Text provided:
-------------------------
Your donors may not call you saints or communists, but they know whether they want to give food to the poor or challenge the system that creates poverty. It’s one of those goals that they care about: not your whole organization.

They care about a program you sponsor

Recently, I receive a wonderful thank-you in the mail. It included a personal note from the Development Director; her business card; and a brochure, a newsletter, and an annual report, all beautifully illustrated with photos in color.

The puzzling thing? I didn’t remember giving to the organization!

It turned out that I had given to a couple of smaller groups of incarcerated and formerly incarcerated women who relied on this umbrella organization for fiscal sponsorship. The name of the larger organization showed up on my credit card statement. It did not stick in my memory.

Because it was the women I cared about–not their fiscal sponsor.

How Do You Thank Donors Like These?
-------------------------
Given information:
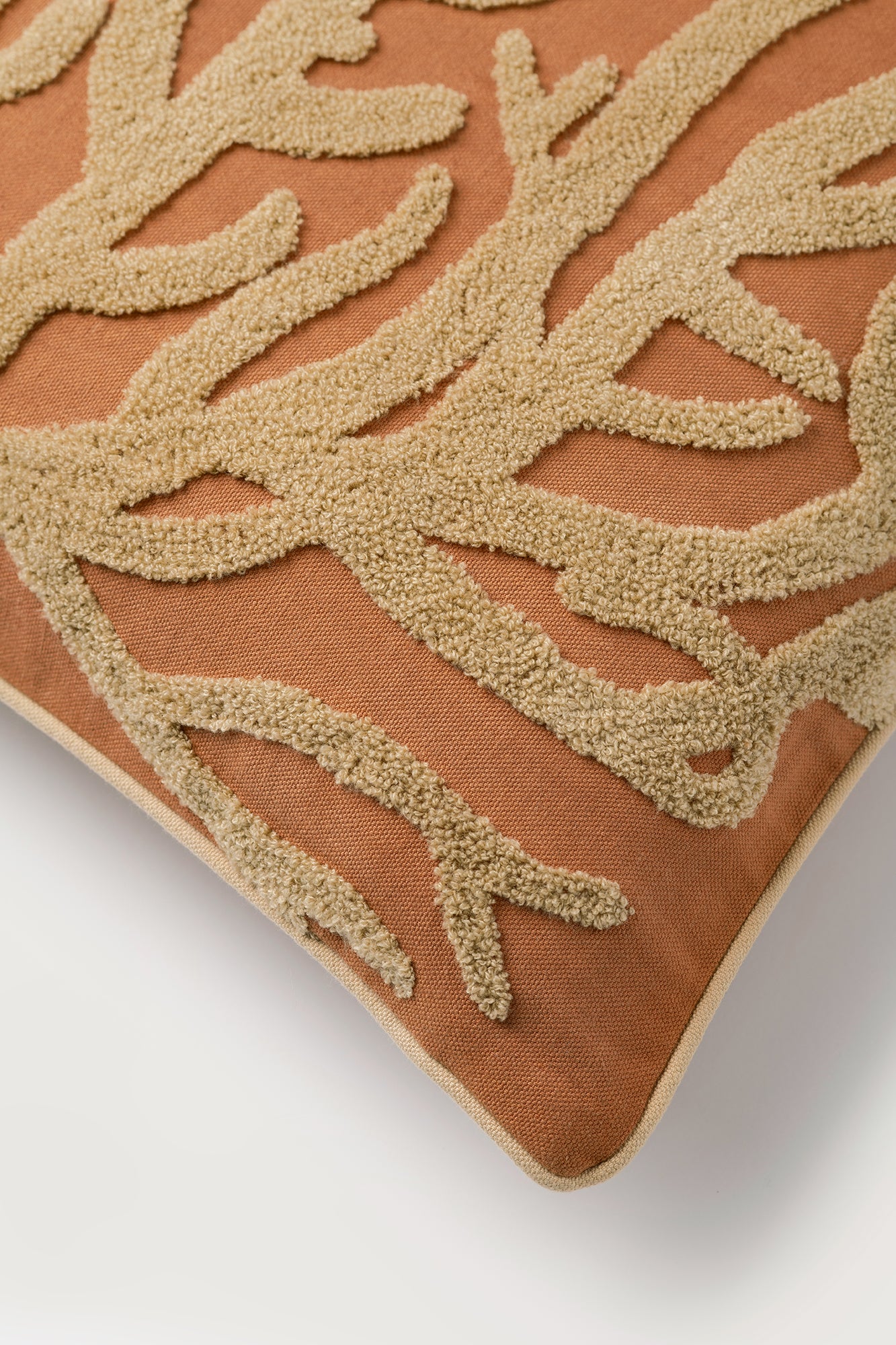 Cushion Lauren Caramel & Sand - Image 8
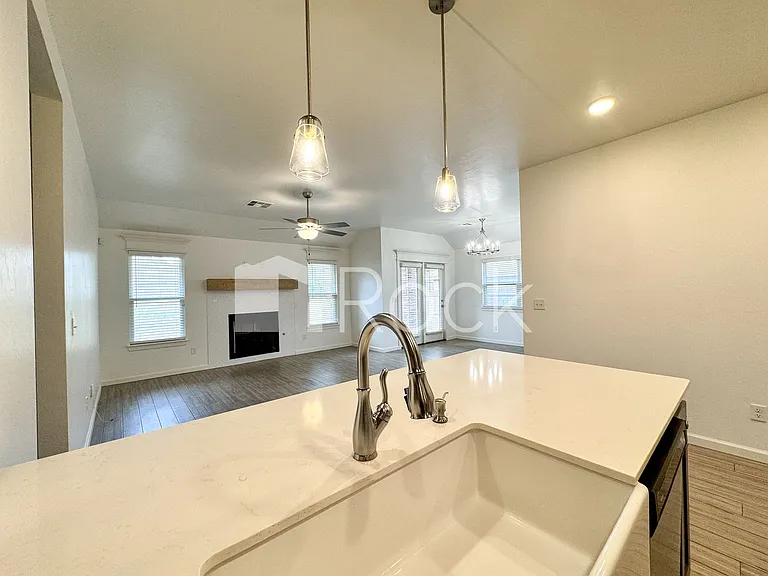 1113 Magnolia Dr — Photo 19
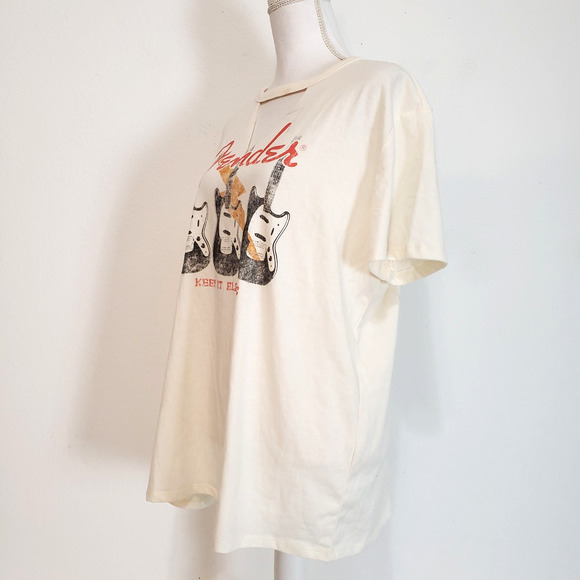 Fender Vinyl Icons Beige Womens SIZE L Graphic Guitar Logo T Shirt Short Sleeve - Picture 3 of 13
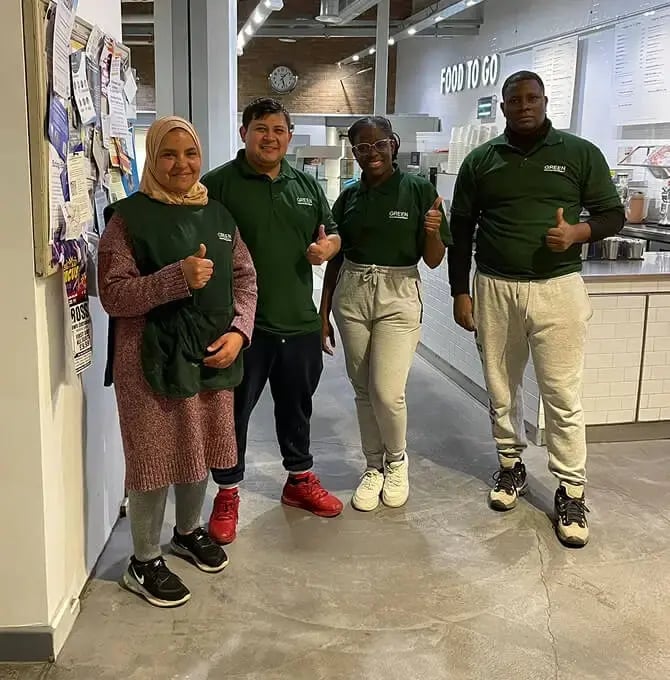 cleaning-team (1)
-------------------------
Task to carry out: Supply the next part of the passage on thanking donors, picking up right after its final heading, "How Do You Thank Donors Like These?" The material can be left aside; nothing here depends on it.

Written reply:
It’s a really good idea to thank every donor, even if in some cases you are unlikely to hear from them again. We know statistically, for instance, that people who give in memory of a friend’s mother who died this year are unlikely to give again next year. And few of the people who gave to support Kelly’s birthday fundraiser will become repeat donors, when you ask.

So, what can you do to give your nonprofit the best chance of building relationships with donors who might not care about your whole organization?

  1. Thank the fundraisers. Make sure that Kelly feels like a hero.
  2. Save the date. Can you remind yourself to ask Kelly to do the same next year? Or to ask people who gave in memory of her mom to give in her memory on the anniversary of her death the following year?
  3. Ask what interests the donor. When you call and thank them, ask what moved them to give. Or create a follow-up email and ask that question. It may be an issue at large or a specific program at your agency. You need to know.
  4. Record the information in a searchable database. If you can’t query your CRM and find out all the people who gave because of a particular issue, get a new database!
  5. Make sure the donor feels seen. Send them articles, stories, photos, quotes, appeal letters, and thank-you letters that let them know that you know why they give.

Because if they don’t mean to give to your organization yet, treat them right, and maybe you will earn their loyalty.